Realize, first, that God is always fair and wise – even beyond your appreciation. He has His reason for giving beauty to Betty, genius to George and grace to Kelly. There are things we can change, but those things we can’t change, we must learn to accept. In Philippians 4:11, Paul could say, “Not that I speak in respect of want: for I have learned, in whatsoever state I am, therewith to be content.” Are you failing see God’s grace in your life because you refuse to admit to the Lord’s wisdom? We need to learn to let God to be and not try to strip Him of His sovereign power.

Second, without becoming obsessed with ourselves, we need to realize how beautiful and valuable we are to God. We live in a world trying to make everyone fit into one, society-designed mold. But the Lord wants us be to individuals, fit to do specific aspects of His multifaceted work. We need to rejoice in the fact that God loves us and can use us today as we are, if we’d just clean up a little bit and get rid of our envy. We don’t have to look like or be like someone else to glorify our Saviour.

And then third, be honest with yourself. “But if ye have bitter envying and strife in your hearts, glory not and lie not against the truth” – James 3:14. Isn’t a lot of jealousy like this – “I am just as good as he is; I want what he has?” Sometimes the truth is – we aren’t like that other that fella in some areas, and we can’t afford what he has. Humble people have no time to be jealous – they are too busy counting Lord’s blessings. “Humble yourself, therefore, under the mighty hand of God that he may exalt you in due time…”

The fourth thing to do in fighting this sin, but perhaps the first thing in order, confess it to the Lord. Plead with the Lord for help. Recognize that it is a problem. You “can do all things through Christ which strengtheneth” you.

Believe it or not, there are probably people who are jealous of you.

That may be hard to accept, but the truth is we all have things which others wish they possessed. Maybe it is not your bank account or your hair. But it might be the fact that you have very few bills, and you have reasonable health for your age. Maybe it is the calm and quiet home life that you enjoy, or your coolness under pressure. It might be that your mother is still alive, and you can talk with her any time you like. Perhaps it is all the people who love you.
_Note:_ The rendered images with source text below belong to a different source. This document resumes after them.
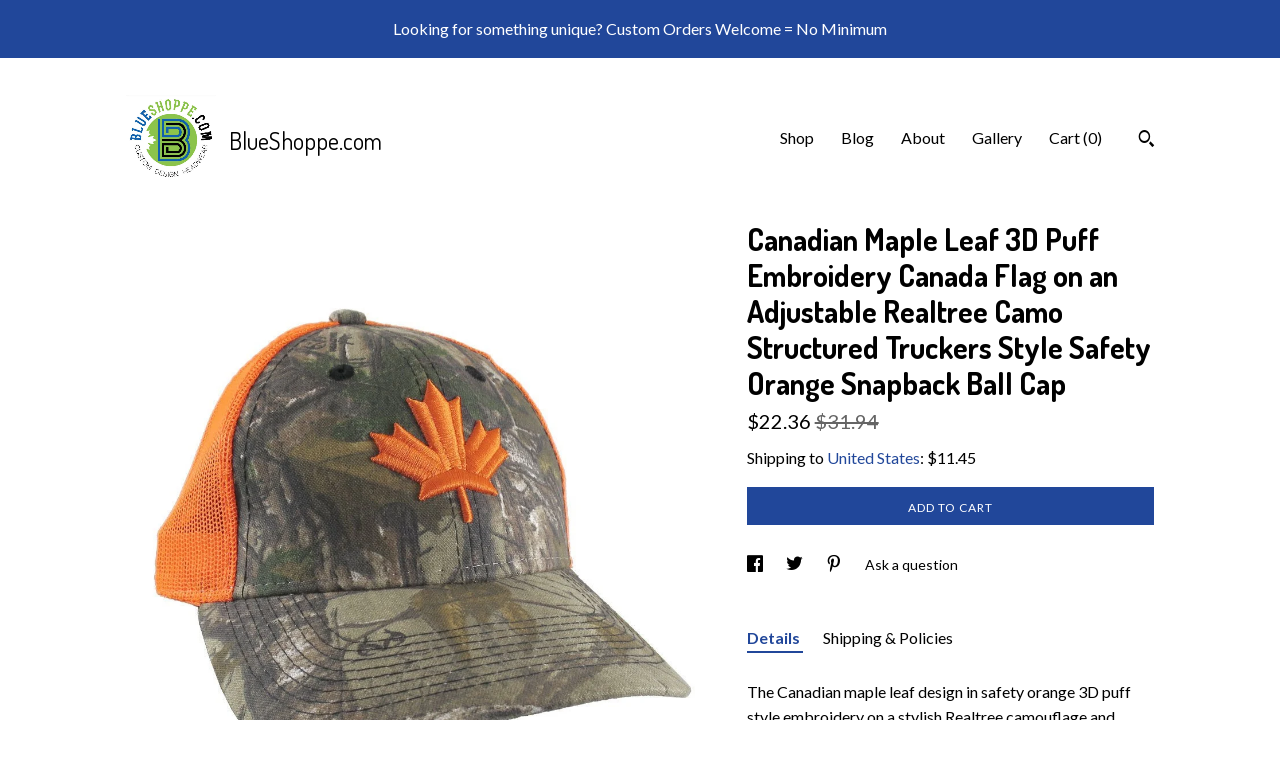

--- FILE ---
content_type: text/plain
request_url: https://www.google-analytics.com/j/collect?v=1&_v=j102&a=928030471&t=pageview&_s=1&dl=https%3A%2F%2Fwww.blueshoppestudio.com%2Flisting%2F650812441%2Fcanadian-maple-leaf-3d-puff-embroidery&ul=en-us%40posix&dt=Canadian%20Maple%20Leaf%203D%20Puff%20Embroidery%20Canada%20Flag%20on%20an%20Adjustable%20Realtree%20Camo%20Structured%20Truckers%20Style%20Safety%20Orange%20Snapback%20Ball%20Cap&sr=1280x720&vp=1280x720&_u=YEBAAAABAAAAACAAo~&jid=1377779326&gjid=499906033&cid=1611611352.1770008171&tid=UA-180579951-1&_gid=1423789426.1770008171&_r=1&_slc=1&gtm=45He61r1h1n71TG543Pv71538743za200zd71538743&gcd=13l3l3l3l1l1&dma=0&tag_exp=103116026~103200004~104527907~104528500~104684208~104684211~115938466~115938469~116185181~116185182~116988315~117041587&z=1570243340
body_size: -453
content:
2,cG-8DDXL0PGWF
While enjoying these things, remember never to provoke jealousy by your words or actions. “Let us not be desirous of vain glory, provoking one another, (or) envying one another. And minister grace to others by declaring their value to you, as they are. We all need people, and when this is true tell those people and tell them why.

Then third, when necessary, withdraw from people who show themselves to be jealous of you. If there is a problem that can be fixed, then correct it. But if the problem is irreversible, then walk away. If there is a sin more deadly than envy, its being pleased that people are envious of us.

And finally, if you are having problems with sin of any kind – there is a solution available. The Lord Jesus gave His life on Calvary for the specific purpose of defeating and destroying sin. In His precious blood there is forgiveness. And in the power of His presence and His Spirit there is victory over sins like jealousy.